THE DUKE OF FLORENCE.
BERTRAM, Count of Rousillon.
LAFEU, an old Lord.
PAROLLES, a follower of Bertram.
Several young French Lords, that serve with Bertram in the
Florentine War.
Steward, Servant to the Countess of Rousillon.
Clown, Servant to the Countess of Rousillon.
A Page, Servant to the Countess of Rousillon.
COUNTESS OF ROUSILLON, Mother to Bertram.
HELENA, a Gentlewoman protected by the Countess.
An old Widow of Florence.
DIANA, daughter to the Widow.
VIOLENTA, neighbour and friend to the Widow.
MARIANA, neighbour and friend to the Widow.
Lords attending on the KING; Officers; Soldiers, &c., French and
Florentine.
SCENE: Partly in France, and partly in Tuscany.
ACT I.
SCENE 1. Rousillon. A room in the COUNTESS’S palace.
[Enter BERTRAM, the COUNTESS OF ROUSILLON, HELENA, and LAFEU, all in black.]
COUNTESS.
In delivering my son from me, I bury a second husband.
BERTRAM. And I in going, madam, weep o’er my father’s death anew; but I must attend his majesty’s command, to whom I am now in ward, evermore in subjection.
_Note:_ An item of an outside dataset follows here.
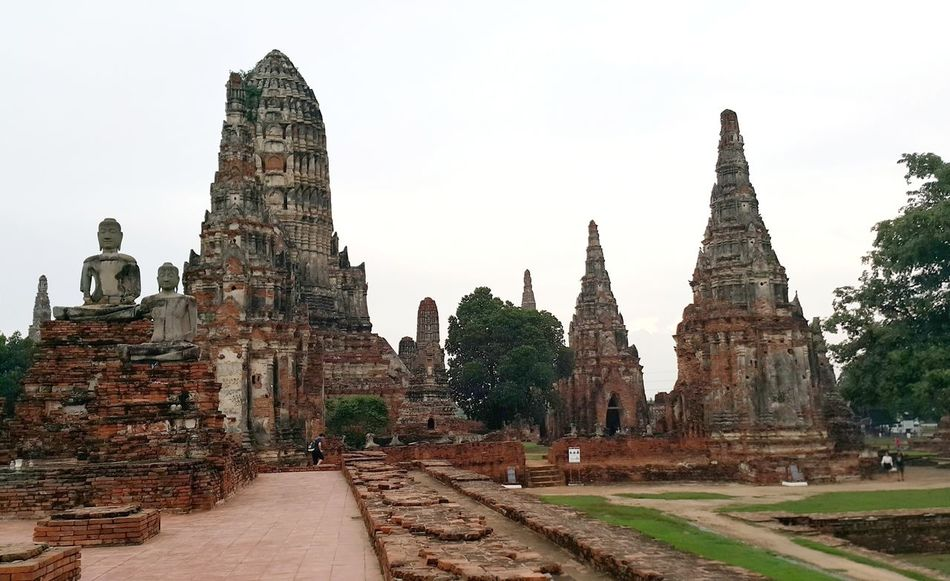 The ruins Wat Chaiwatthanaram Ayutthaya Thailand Temple Ruins Architecture Place Of Worship The Past Ancient Architecture Ancient Ruins Hello World Vacation Neighborhood Map Spirituality Religion Old Ruin Built Structure History Travel Destinations Ancient Civilization No People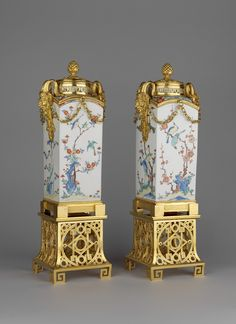 Arita, Hizen province [Japan] - Pair of square jars with fixed covers mounted on gilt bronze stands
LAFEU. You shall find of the king a husband, madam;—you, sir, a father: he that so generally is at all times good, must of necessity hold his virtue to you; whose worthiness would stir it up where it wanted, rather than lack it where there is such abundance.
COUNTESS.
What hope is there of his majesty’s amendment?
LAFEU. He hath abandoned his physicians, madam; under whose practices he hath persecuted time with hope; and finds no other advantage in the process but only the losing of hope by time.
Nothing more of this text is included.